Their legacy, however, lives on. Lisa’s map conforms to this official revisionism in that it has become the norm to deem such “affordable” housing (defined at 50% of MMI) the appropriate solution to very low income market demand and civic responsibility under the 1995 Land Use Planning Act (LUPA) to move toward adequate housing supply. Regretfully there are many thousands of households and individuals who are nowhere near the 50% MMI ($37,350 annual income for a family of four) for whom the officially affordable housing is intended. MPHA’s 40 highrises and its townhomes and scattered site housing are significant exceptions to this Potemkin Village situation - they operate with 30% of income rents thanks to substantial federal subsidies.

 

The Rybak administration seeks a middle road by honoring the notion that housing should be affordable at 30% of annual income but does not embrace a computation of affordable housing at 30% MMI. With no hard target, whether metropolitan median income or more realistically municipal median income which would be a substantially lower benchmark, touting the ideal of 30% of income is basically a throw-away line because we are still defining affordable housing at 50% MMI when it comes time to require 20% set-asides and other public sector requirements about including affordable housing components in new construction.

 

It would be interesting to know, for example, how many of the units in the proposed Urban Village Development on the north edge of the Midtown Greenway between Aldrich and Colfax, or maybe Dupont, which I am now told are meant to include MPHA participation, will come in at the 30% MMI level. There’s the rub in a nutshell.
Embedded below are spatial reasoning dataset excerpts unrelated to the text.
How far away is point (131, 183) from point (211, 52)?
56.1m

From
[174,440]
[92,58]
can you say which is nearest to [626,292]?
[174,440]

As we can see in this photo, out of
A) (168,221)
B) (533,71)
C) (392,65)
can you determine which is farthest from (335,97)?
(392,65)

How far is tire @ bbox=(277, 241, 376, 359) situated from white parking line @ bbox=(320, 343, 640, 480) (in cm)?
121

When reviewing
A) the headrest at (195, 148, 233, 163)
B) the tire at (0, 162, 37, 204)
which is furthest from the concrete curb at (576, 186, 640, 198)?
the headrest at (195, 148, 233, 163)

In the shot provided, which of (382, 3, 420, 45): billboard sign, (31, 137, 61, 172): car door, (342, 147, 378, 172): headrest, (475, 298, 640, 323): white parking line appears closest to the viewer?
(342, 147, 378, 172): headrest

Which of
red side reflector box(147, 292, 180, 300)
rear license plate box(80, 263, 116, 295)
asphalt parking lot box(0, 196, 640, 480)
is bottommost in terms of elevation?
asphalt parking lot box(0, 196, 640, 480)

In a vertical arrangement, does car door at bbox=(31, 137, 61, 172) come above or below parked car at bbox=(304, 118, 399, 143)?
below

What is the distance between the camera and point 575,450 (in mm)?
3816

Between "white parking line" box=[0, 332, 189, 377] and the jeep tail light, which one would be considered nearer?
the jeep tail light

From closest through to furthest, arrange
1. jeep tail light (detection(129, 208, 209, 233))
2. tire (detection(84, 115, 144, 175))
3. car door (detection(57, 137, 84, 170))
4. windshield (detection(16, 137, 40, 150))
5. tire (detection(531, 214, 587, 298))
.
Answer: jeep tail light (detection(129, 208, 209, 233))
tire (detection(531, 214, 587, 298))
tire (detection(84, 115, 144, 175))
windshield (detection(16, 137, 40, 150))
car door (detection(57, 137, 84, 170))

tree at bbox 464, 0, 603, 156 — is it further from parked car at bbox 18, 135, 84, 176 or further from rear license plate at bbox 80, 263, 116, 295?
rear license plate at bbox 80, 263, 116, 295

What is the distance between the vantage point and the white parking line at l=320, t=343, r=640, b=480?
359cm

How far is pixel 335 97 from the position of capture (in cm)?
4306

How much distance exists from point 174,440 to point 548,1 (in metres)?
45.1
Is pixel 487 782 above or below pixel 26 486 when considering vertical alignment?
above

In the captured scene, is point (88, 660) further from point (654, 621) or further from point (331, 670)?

If this project, which is surely Lisa’s pride and joy, has a 20% inclusivity feature accomplished in part with MPHA participation but the affordable component is configured at 50% MMI, then what is happening is that the public housing authority itself is also conceivably buying into the notion that providing housing for more prosperous folks is a deemed a solution to the shortfall in housing for very low income households.

 

Not showing the big highrises on a feel-good municipal map adds to the problem by not observing the major high-density residential facilities that do come in at 30% MMI. Anyone who has not been following the affordable housing dialogue is left without that structural reminder that very low income public housing is very much in our municipal mix and, I believe, needs to expand substantially. Given the mission drift away from 30% MMI as a municipal planning goal, even conceivably by the public housing agency itself, I felt it useful to tap a sore nerve in the matter of Lisa’s map. No offense to Lisa, she’s a pip and as I’ve said, it a great map; but the intractable shortfalls are still with us and the map conveys a roseate view of our municipal scene.